201508932/1/R1.
Datum uitspraak: 15 juni 2016
AFDELING
BESTUURSRECHTSPRAAK
Uitspraak in het geding tussen:
[appellant], wonend te Huissen, gemeente Lingewaard,
appellant,
en
het college van burgemeester en wethouders van Lingewaard,
verweerder.
Procesverloop
Bij besluit van 3 november 2015 heeft het college het wijzigingsplan "[locatie] Huissen" (hierna: het wijzigingsplan) vastgesteld.
Tegen dit besluit heeft [appellant] beroep ingesteld.
Het college heeft een verweerschrift ingediend.
Daartoe in de gelegenheid gesteld hebben [partij A] en [partij B] een schriftelijke uiteenzetting gegeven.
De zaak is door een meervoudige kamer van de Afdeling verwezen naar een enkelvoudige.
De Afdeling heeft de zaak ter zitting behandeld op 18 mei 2016, waar [appellant], bijgestaan door [gemachtigde], en het college, vertegenwoordigd door E.J. Dekkers, werkzaam bij de gemeente, zijn verschenen.
Overwegingen
Het wijzigingsplan
1. Het wijzigingsplan wijzigt het bestemmingsplan "Buitengebied Lingewaard", dat door de raad van de gemeente Lingewaard is vastgesteld op 31 oktober 2013 (hierna: het bestemmingsplan).

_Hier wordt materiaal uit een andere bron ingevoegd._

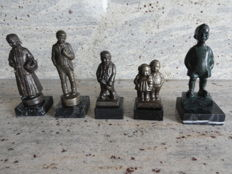 Five unique, well-known bronze plated local figurines on marble pedestals, from Netherlands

Het wijzigingsplan voorziet in het wijzigen van de aan het perceel [locatie] te Huissen (hierna: het betrokken perceel) toegekende bestemming "Agrarisch met waarden - Oeverwallen" en de aanduidingen "bouwvlak" en "glastuinbouw" in de bestemming "Wonen" ten behoeve van een nieuw te realiseren woning en het omzetten van de bestaande bedrijfswoning naar een burgerwoning. Het wijzigingsplan vindt zijn grondslag in artikel 6, lid 6.7.5, van de regels van het bestemmingsplan. Met het wijzigingsplan is beoogd het op het betrokken perceel bestaande glastuinbouwbedrijf te beëindigen en de bestaande glasopstanden met een omvang van 6.439 m2 en overige bedrijfsruimten met een omvang van 286 m2 te verwijderen. In plaats daarvan is binnen het bouwvlak een nieuw te realiseren woning toegestaan met een inhoud van maximaal 850 m3 en bijgebouwen met een maximale oppervlakte van 75 m2.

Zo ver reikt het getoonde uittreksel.